Every group of given order is a permutable complement for symmetric groups

Statement

Symbolic statement

Let $G$ be a finite group of order $n$. Then the following are true:

• Via the regular representation, we can view $G$ as a subgroup of the symmetric group on $n$ elements (this is the idea behind Cayley's theorem).
• Under this representation, $G$ is a permutable complement to the symmetric group on any $n-1$ of the elements

In particular this means that every isomorphism class of a group of order $n$ occurs as a permutable complement of $S_{n-1}$ in $S_n$. Since there can exist non-isomorphic groups of the same order, this shows that the isomorphism type of the permutable complement of $S_{n-1}$ in $S_n$ is not uniquely determined.

Analysis

In fact, define the following equivalence relation on groups:

Two groups $K_1$ and $K_2$ are equivalent if there is a group $G$ with embeddings of $K_1$ and $K_2$ in $G$, such that both $K_1$ and $K_2$ have a common permutable complement.

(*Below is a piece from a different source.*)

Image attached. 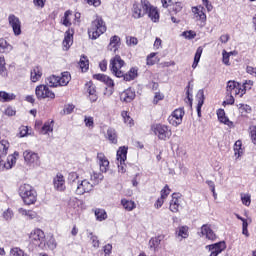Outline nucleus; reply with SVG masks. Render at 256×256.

A priori, it is clear that two finite groups can be equivalent only if they have the same order. The above result shows that the converse is also true: any two finite groups that have the same order are equivalent.

Facts used

1. Cayley's theorem
2. Group equals product of transitive subgroup and isotropy of a point (get more related information at proving product of subgroups)

Proof

Given: A group $G$ of order $n$.

To prove: $G$ is isomorphic to a permutable complement to the symmetric group on $\{ 1,2,3, \dots, n-1 \}$ (which is the isotropy of the point $\{ n \}$, in the symmetric group on $\{ 1,2,3, \dots, n \}$.

Proof:

1. By Cayley's theorem, $G$ embeds inside $\operatorname{Sym}(G)$ -- the group of permutations on the underlying set of $G$, via the action by left multiplication.
2. Under this embedding, every non-identity element of $G$ acts as a fixed point-free permutation. In particular, the intersection of $G$ with the isotropy subgroup of any point is trivial.
3. Also, the action of $G$ on itself by left multiplication is transitive. Thus, by fact (2), $\operatorname{Sym}(G)$ is the product of the subgroup $G$ and the isotropy of any point.
4. Combining steps (2) and (3), we see that $G$ is a permutable complement to the isotropy of any point in $\operatorname{Sym}(G)$.
5. A set-theoretic bijection between $G$ and the set $\{ 1,2,3,\dots,n \}$ thus shows that $G$ is isomorphic to a permutable complement to the symmetric group on $\{ 1,2,3,\dots,n-1\}$ in $\{ 1,2,3,\dots,n \}$.